If it doesn’t work as a hedge fund strategy, try making policy with it March 7, 2014 at 12:24 pm
Capital structure ‘arbitrage’ is largely discredited as a hedge fund strategy for the rather good reason that a lot of people lost a lot of money on it. An arbitrage, remember, is supposed to involve a risk-free profit. But using the Merton model or its variants to ‘arbitrage’ between different parts of the same companies’ capital structure didn’t work very well — or, at least, it worked well until it didn’t. One of the problems (aside from various liquidity premiums embedded in prices) is that the first generation of these models assumed that the value of a firm’s assets follow a random walk with fixed volatility: which they don’t.
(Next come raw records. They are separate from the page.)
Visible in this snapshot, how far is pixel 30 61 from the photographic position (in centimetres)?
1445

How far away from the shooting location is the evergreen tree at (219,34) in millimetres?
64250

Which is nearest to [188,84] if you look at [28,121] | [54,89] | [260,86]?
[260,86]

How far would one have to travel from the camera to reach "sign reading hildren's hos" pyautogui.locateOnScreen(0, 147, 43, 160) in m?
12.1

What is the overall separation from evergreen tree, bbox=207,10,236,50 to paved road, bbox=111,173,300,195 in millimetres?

In fact it has been known for over two decades that the PDs backed out from Merton models are far too high, something that KMV try to fix with some success at the cost of what might kindly be termed ‘pragmatic adjustments’. Now there may well be capital structure arbitrage models which don’t have these first generation problems and don’t involve arbitrary adjustments, but they are not well known (not least because if you had one that worked, you would want to use it to trade rather than to burnish your academic credibility).
There is an exercise by the US Government Accountability Office to determine how much lower big bank borrowing costs are due to expectations of government bailouts. Stefan Nagel suggests on Bloomberg that there is a risk that, by using a simple Merton-type model, the GAO will “underestimate both the banks’ proper borrowing costs and the implicit subsidy they receive from taxpayers”. True, there is. But there is also the risk that they will overestimate it, not least because as we noted above, models like this are flawed, and they tend to overestimate PDs. I absolutely think that taxpayers deserve to know what the implicit subsidy they are providing to big banks is worth – but by the same token, I think they deserve to know the model risk in those estimates. Scaremongering to suggest that the estimate will necessarily be too low is not helpful here.